■ EXTRACTED TEXT:

SourcePawn Transitional Syntax

From AlliedModders Wiki
Revision as of 17:21, 8 November 2014 by BAILOPAN (talk | contribs)
Jump to: navigation, search

We would like to give our users a more modern language. Pawn is showing its age; manual memory management, buffers, tags, and lack of object-oriented API are very frustrating. We can't solve everything all at once, but we can begin to take steps in the right direction.

SourceMod 1.7 introduces a Transitional API. It is built on a new Transitional Syntax in SourcePawn, which is a set of language tools to make Pawn feel more modern. In particular, it allows developers to use older APIs in an object-oriented manner, without breaking compatibility. Someday, if and when SourcePawn can become a full-fledged modern language, the transitional API will making porting efforts very minimal.

The transitional API has the following major features and changes:

  • New Declarators - A cleaner way of declaring variables, similar to Java and C#.
  • Methodmaps - Object-oriented wrappers around older APIs.
  • Real Types - SourcePawn now has "int", "float", "bool", "void", and "char" as real types.
  • null - A new, general keyword to replace INVALID_HANDLE.

New Declarators

Developers familiar with pawn will recognize Pawn's original declaration style:

new Float:x = 5.0;
new y = 7;

In the transitional syntax, this can be reworded as:

float x = 5.0;
int y = 7;

The following builtin tags now have types:

  • Float: is float.

Dataset records:
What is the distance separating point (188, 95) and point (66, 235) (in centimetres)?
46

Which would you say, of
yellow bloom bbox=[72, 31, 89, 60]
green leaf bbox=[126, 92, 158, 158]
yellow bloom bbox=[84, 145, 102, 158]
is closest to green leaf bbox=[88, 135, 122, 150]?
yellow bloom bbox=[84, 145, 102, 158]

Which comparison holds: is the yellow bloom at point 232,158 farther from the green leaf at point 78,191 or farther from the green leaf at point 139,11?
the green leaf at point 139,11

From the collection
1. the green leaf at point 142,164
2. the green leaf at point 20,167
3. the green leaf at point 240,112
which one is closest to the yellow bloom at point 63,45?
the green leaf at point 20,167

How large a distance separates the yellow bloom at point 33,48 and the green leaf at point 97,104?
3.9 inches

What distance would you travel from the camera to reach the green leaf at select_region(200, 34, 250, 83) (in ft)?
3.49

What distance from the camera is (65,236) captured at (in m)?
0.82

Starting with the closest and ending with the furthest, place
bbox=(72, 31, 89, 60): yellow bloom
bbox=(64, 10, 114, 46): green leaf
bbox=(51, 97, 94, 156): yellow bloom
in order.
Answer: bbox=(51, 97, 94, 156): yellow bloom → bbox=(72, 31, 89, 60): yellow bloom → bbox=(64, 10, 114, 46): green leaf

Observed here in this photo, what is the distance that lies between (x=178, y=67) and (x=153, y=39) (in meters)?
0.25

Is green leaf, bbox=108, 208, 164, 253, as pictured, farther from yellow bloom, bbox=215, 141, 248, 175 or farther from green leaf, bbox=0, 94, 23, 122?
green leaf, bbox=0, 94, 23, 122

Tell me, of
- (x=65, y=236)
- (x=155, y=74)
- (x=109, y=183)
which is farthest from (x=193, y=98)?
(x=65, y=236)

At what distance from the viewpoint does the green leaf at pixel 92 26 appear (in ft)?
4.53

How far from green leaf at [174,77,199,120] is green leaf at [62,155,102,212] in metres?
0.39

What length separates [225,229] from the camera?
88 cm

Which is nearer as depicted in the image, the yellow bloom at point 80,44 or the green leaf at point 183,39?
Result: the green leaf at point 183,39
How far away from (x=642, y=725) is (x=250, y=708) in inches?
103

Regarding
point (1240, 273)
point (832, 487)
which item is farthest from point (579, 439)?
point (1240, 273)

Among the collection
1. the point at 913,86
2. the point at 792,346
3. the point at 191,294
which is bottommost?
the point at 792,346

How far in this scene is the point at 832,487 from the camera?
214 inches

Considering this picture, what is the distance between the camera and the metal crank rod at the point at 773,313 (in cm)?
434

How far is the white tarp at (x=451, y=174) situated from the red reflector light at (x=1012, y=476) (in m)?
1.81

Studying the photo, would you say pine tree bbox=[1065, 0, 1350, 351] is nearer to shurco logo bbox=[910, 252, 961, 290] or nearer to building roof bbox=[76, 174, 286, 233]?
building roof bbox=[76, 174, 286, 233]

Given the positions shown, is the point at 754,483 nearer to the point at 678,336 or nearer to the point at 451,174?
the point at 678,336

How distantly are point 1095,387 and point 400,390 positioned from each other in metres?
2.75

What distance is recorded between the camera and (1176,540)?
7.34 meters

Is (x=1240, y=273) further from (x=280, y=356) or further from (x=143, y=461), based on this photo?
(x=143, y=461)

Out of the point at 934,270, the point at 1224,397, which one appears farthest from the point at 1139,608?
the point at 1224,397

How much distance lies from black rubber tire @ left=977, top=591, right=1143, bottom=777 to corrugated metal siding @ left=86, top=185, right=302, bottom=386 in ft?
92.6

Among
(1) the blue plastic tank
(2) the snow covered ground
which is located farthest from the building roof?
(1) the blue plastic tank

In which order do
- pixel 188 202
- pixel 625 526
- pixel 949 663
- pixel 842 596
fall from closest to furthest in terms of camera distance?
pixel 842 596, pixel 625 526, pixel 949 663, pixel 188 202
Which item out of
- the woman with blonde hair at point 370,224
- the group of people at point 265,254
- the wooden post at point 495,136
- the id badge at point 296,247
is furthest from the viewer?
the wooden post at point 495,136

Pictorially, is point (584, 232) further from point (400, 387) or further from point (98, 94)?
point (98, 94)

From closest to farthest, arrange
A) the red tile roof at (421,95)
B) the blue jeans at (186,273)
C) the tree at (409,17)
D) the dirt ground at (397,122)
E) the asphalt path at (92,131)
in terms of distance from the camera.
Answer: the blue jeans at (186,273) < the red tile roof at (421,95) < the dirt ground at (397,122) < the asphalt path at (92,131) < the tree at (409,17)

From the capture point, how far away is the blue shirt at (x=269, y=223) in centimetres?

■ INSTRUCTION 1: According to the SourcePawn transitional syntax page, which new keyword replaces INVALID_HANDLE?
■ INSTRUCTION 2: Do these statements agree with the SourcePawn transitional syntax page? Answer yes or no for each, quoting the words that decide it. (a) The Transitional API arrives in SourceMod 1.7. (b) Methodmaps are a cleaner way of declaring variables. (c) In the transitional syntax, "new y = 7;" becomes "int y = 7;".

■ WRITTEN REPLY 1: null

■ WRITTEN REPLY 2:
(a) Yes: "SourceMod 1.7 introduces a Transitional API."
(b) No: "Methodmaps - Object-oriented wrappers around older APIs."
(c) Yes: "int y = 7;"